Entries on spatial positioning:
◇ ◇ ◇ ◇

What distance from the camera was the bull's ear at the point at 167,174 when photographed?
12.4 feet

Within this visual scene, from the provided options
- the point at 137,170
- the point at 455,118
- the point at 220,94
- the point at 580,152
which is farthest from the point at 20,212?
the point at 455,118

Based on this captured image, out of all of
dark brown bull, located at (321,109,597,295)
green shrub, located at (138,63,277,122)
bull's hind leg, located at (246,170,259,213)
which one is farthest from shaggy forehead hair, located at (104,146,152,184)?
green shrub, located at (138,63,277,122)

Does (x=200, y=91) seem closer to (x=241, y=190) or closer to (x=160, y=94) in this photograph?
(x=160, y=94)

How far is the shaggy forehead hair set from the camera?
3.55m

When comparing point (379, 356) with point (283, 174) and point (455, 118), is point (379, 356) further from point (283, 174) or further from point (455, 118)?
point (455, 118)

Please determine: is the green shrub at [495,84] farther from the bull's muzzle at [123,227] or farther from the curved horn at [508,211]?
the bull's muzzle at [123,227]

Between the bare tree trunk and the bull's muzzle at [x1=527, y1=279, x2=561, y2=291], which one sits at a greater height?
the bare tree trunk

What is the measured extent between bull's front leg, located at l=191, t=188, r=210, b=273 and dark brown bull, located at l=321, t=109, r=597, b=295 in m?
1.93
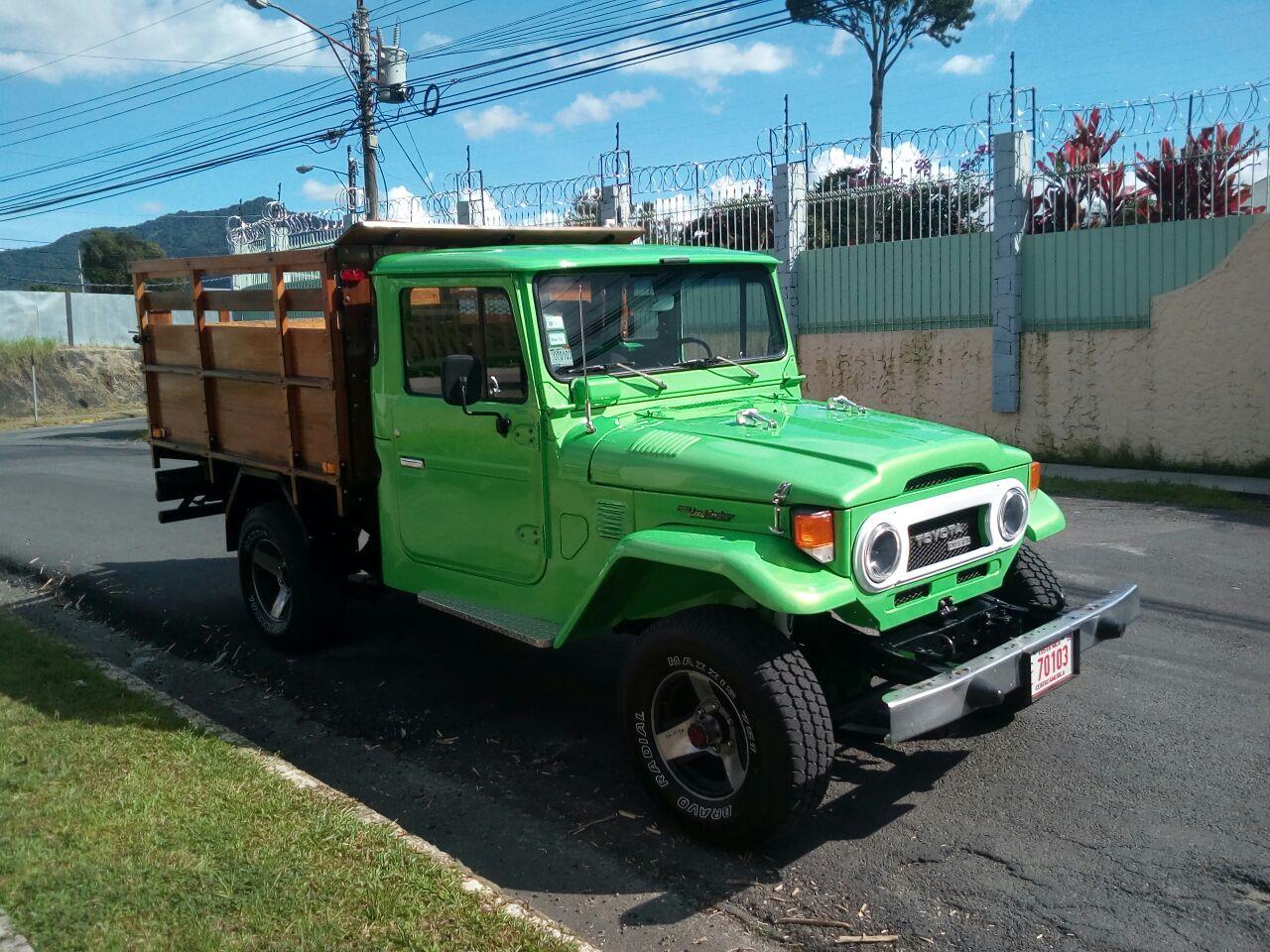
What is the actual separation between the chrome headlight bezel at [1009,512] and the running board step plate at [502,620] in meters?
1.82

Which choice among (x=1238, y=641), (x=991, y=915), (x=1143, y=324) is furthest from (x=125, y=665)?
(x=1143, y=324)

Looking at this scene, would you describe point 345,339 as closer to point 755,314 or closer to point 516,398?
point 516,398

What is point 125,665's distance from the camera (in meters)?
6.45

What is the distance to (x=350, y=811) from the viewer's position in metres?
4.24

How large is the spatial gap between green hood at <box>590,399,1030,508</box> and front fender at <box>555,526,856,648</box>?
177 mm

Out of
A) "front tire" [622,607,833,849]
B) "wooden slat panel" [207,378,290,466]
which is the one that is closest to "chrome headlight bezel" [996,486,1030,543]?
"front tire" [622,607,833,849]

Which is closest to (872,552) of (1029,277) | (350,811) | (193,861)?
(350,811)

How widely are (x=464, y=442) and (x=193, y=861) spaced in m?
2.04

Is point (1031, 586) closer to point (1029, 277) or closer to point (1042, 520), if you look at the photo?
point (1042, 520)

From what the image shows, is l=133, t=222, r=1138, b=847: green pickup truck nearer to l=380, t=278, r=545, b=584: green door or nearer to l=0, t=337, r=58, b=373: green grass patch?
l=380, t=278, r=545, b=584: green door

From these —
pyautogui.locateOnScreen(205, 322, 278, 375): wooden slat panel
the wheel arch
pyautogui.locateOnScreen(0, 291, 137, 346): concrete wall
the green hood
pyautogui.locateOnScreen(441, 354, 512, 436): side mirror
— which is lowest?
the wheel arch

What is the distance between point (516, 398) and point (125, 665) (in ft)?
10.6

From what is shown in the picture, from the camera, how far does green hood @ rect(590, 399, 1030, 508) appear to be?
3.96 m

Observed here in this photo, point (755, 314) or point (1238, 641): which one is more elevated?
point (755, 314)
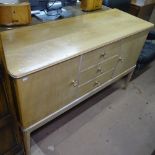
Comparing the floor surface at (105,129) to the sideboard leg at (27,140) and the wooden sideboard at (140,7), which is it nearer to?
the sideboard leg at (27,140)

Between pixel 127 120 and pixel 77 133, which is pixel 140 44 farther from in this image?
pixel 77 133

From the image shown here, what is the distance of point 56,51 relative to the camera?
1049mm

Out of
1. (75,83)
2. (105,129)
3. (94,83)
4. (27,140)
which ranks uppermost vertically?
(75,83)

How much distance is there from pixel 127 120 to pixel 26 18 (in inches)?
49.2

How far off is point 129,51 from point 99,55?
17.5 inches

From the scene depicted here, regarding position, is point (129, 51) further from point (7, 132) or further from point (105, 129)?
point (7, 132)

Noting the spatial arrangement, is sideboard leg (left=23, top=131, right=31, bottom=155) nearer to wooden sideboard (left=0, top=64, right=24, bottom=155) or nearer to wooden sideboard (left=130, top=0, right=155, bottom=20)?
wooden sideboard (left=0, top=64, right=24, bottom=155)

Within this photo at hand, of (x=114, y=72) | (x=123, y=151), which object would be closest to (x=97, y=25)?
(x=114, y=72)

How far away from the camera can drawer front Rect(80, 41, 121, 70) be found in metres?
1.19

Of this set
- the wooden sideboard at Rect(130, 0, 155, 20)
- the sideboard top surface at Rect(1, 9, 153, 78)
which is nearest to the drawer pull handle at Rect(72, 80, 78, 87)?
the sideboard top surface at Rect(1, 9, 153, 78)

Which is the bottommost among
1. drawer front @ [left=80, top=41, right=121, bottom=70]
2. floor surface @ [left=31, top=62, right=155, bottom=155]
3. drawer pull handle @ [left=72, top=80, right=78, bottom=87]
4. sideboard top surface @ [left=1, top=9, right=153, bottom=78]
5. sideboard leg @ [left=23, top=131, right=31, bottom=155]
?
floor surface @ [left=31, top=62, right=155, bottom=155]

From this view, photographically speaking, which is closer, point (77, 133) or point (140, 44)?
point (77, 133)

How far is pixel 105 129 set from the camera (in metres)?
1.60

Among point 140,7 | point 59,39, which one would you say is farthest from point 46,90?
point 140,7
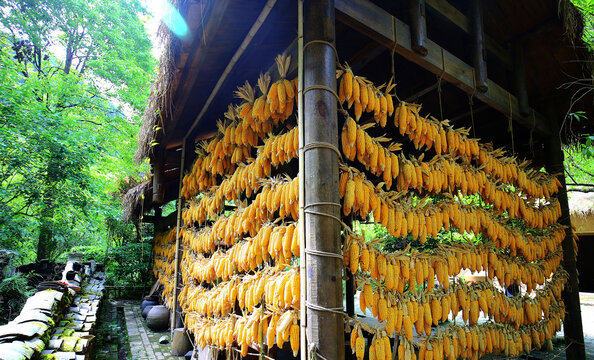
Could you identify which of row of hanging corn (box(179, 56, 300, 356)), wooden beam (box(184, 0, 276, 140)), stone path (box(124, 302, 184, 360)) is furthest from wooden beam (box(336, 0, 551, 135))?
stone path (box(124, 302, 184, 360))

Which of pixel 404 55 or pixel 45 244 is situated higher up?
pixel 404 55

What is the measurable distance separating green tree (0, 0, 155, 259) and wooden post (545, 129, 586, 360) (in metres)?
11.1

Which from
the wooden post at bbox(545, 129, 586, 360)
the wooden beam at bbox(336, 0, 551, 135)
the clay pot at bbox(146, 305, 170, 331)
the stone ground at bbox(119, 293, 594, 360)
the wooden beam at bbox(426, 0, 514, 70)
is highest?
the wooden beam at bbox(426, 0, 514, 70)

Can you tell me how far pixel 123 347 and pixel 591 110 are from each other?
30.5 ft

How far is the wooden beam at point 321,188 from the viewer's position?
2250mm

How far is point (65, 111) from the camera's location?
12242 millimetres

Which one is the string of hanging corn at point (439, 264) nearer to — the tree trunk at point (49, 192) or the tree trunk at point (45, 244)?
the tree trunk at point (49, 192)

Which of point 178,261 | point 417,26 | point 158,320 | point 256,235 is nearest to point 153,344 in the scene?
point 158,320

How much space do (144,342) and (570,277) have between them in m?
7.42

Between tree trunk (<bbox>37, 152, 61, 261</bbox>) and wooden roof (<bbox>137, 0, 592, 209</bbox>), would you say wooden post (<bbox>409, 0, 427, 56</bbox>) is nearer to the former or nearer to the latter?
wooden roof (<bbox>137, 0, 592, 209</bbox>)

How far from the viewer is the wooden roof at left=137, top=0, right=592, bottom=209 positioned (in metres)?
3.00

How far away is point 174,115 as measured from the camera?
16.4 ft

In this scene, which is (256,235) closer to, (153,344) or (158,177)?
(153,344)

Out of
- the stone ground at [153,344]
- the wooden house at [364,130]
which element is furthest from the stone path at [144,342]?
the wooden house at [364,130]
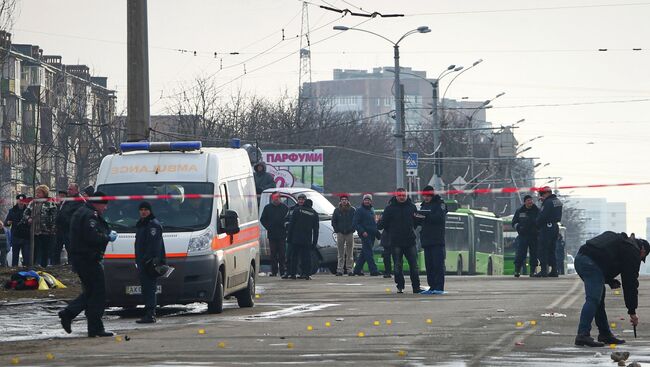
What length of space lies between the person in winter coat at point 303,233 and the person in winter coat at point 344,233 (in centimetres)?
187

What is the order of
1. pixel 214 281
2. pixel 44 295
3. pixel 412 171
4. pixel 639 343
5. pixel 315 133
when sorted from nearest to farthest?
pixel 639 343 < pixel 214 281 < pixel 44 295 < pixel 412 171 < pixel 315 133

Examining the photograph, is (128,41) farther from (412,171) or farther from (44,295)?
(412,171)

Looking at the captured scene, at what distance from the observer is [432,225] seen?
2522cm

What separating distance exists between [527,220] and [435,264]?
793 centimetres

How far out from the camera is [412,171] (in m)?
54.5

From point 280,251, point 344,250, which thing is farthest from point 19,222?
point 344,250

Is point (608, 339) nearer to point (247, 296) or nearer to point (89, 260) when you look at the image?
point (89, 260)

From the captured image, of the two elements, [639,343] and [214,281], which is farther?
[214,281]

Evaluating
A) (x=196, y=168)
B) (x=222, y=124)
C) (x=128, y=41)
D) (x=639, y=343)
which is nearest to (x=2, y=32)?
(x=128, y=41)

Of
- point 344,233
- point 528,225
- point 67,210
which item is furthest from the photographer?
point 344,233

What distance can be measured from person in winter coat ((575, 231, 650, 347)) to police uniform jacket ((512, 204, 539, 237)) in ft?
56.3

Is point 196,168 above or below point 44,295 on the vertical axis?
above

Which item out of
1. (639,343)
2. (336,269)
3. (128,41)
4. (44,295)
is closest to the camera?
(639,343)

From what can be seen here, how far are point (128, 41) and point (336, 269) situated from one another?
10.3m
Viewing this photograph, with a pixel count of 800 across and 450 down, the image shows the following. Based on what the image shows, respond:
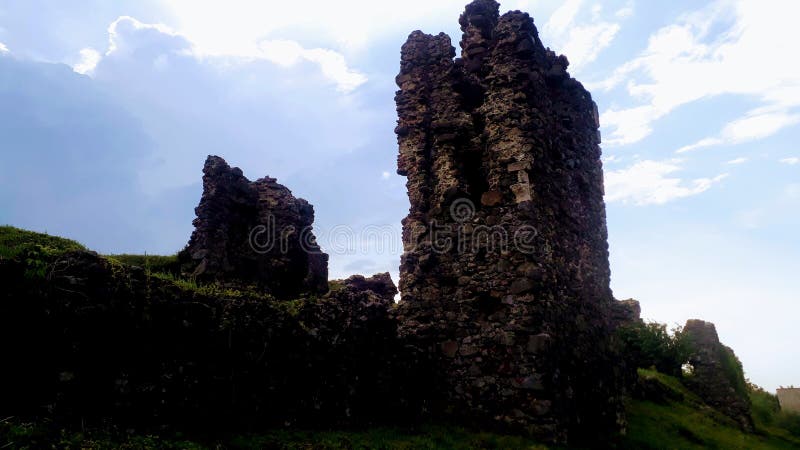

◇ ◇ ◇ ◇

Required task | Count the lines in the items above that contain the string "muzzle", and give only the number.

Solution | 3